:: PARTES DEL EJERCICIO ::
a. ¿Puedes actualizar el texto sobre el libro de cuentos de Pérez Cuadra copiando todo lo que va desde "Pero soy inexacto" hasta "la historia colectiva.", pero con "emigración" en lugar de "migración"?
b. ¿Qué vendría después en el texto sobre el libro de cuentos de Pérez Cuadra? Escribe su continuación a partir del punto en que se detiene.

La violencia de la confusión. Hay una violencia soterrada en la confusión. Una mente confundida o perturbada, que no distingue norte de sur ni arriba de abajo, tampoco distingue bien de mal. Así ocurre con el inmigrante ilegal o del extranjero que llega con lo puesto, dispuesto a ganar dinero aún a cuestas de prostituir a sus familiares, conocidas o coterráneas. El código violento de la sobrevivencia no conoce fronteras. Esa oscura puerta trasera es la entrada a este libro de cuentos con que María del Carmen Pérez Cuadra ingresa a la escena literaria nacional, a pesar de haber estado entre nosotros desde hace años. Es la condición de invisible que también ha vivido y padecido en su condición de exiliada.
Pero soy inexacto en alguna medida, porque el exilio que trajo desde su Nicaragua nativa a María del Carmen a vivir entre nosotros no tiene que ver con cómo entendemos el exilio dada nuestra historia reciente llena de refugiados políticos. Sin embargo es exilio de todas maneras. Un tipo sofisticado de exilio económico que si se mira bien es exilio político igualmente. La obligación o necesidad de asumir la migración como fruto del devenir de la historia personal en ese ambiguo epitelio en que se cruza con la historia colectiva.
La ruda odisea que enfrenta el recién llegado comienza siempre con esa confusión, ese desconocer el código del lugar donde se llega. Ese choque es siempre violento. Y como la ciudad que da título al volumen es Santiago, la experiencia resulta doblemente cruda, porque nuestra querida y odiada capital con su nube de smog y un transporte urbano infernal, en los ojos de esta inmigrante, que en su condición de morena nicaragüense viene a ocupar un eslabón aún más bajo que el de peruanas y colombianas, aparece llena de estatuas que nadie sabe de quiénes son ni a quiénes honra, metáfora perfecta de un país sin memoria, y llena de perros, metáfora perfecta de una naturalizada opresión ejercida con tiña y sarna a nivel callejero. En esa agresiva urbe viene a recalar esta indita, diminutivo que con cierta ternura mal-oculta su violento contenido despectivo de origen.

:: INFORMACIÓN PROPORCIONADA ::
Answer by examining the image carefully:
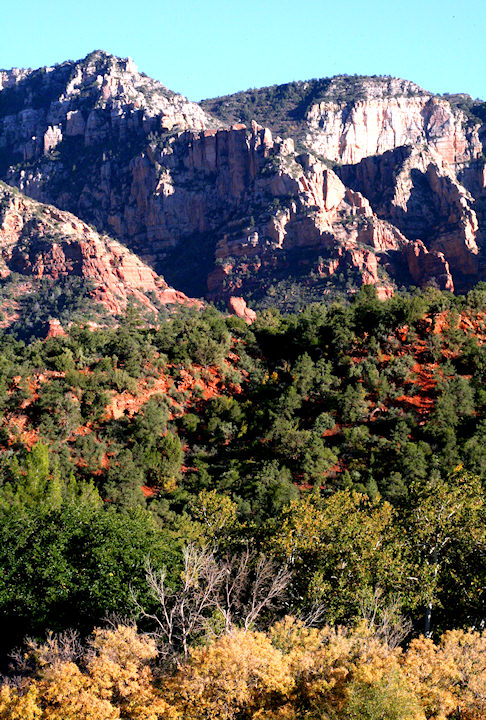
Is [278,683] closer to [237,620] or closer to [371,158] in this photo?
[237,620]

:: RESPUESTAS DADAS ::
a.
Pero soy inexacto en alguna medida, porque el exilio que trajo desde su Nicaragua nativa a María del Carmen a vivir entre nosotros no tiene que ver con cómo entendemos el exilio dada nuestra historia reciente llena de refugiados políticos. Sin embargo es exilio de todas maneras. Un tipo sofisticado de exilio económico que si se mira bien es exilio político igualmente. La obligación o necesidad de asumir la emigración como fruto del devenir de la historia personal en ese ambiguo epitelio en que se cruza con la historia colectiva.

b.
Entonces María del Carmen nos propone un viaje. Entramos a su experiencia de migrante, de exiliada contemporánea, y vamos viendo cómo surgen, confusos, sus propios y personales recuerdos de infancia, su azorado contemplar los códigos de esta ciudad que no la acoge, en la que se desplaza casi sin existir, capturando instantáneas del comportamiento de chilenos y de peruanos, de latinos y afroamericanos de toda laya. Entramos a su malestar, a su miedo, a su confusión. Es una mente con jet-lag la que dibuja la primera parte del libro. Son seis cuentos con escenas que me han hecho recordar cierta «escritura borracha» que Pablo Azócar lucía en su olvidada novela Natalia. La autora muestra fragmentos en los que se traslapan sueños y falta de sueño. Como una sonámbula. Alguien que de pronto siente que ha perdido el rumbo, que se pregunta a dónde voy y hasta quién soy. O como si fueran escritos por una conciencia que se tambalea mientras recibe un combo tras otro. Como si el perro del cuadro Las Meninas de Velázquez saliera de la tela y vuelto quiltro se pusiera a reflexionar deambulando por un Paseo Ahumada poblado por el detritus posmoderno y globalizado de este país, los mendicantes despojos humanos que nos dejó a plena vista y en la Plaza de Armas la dictadura.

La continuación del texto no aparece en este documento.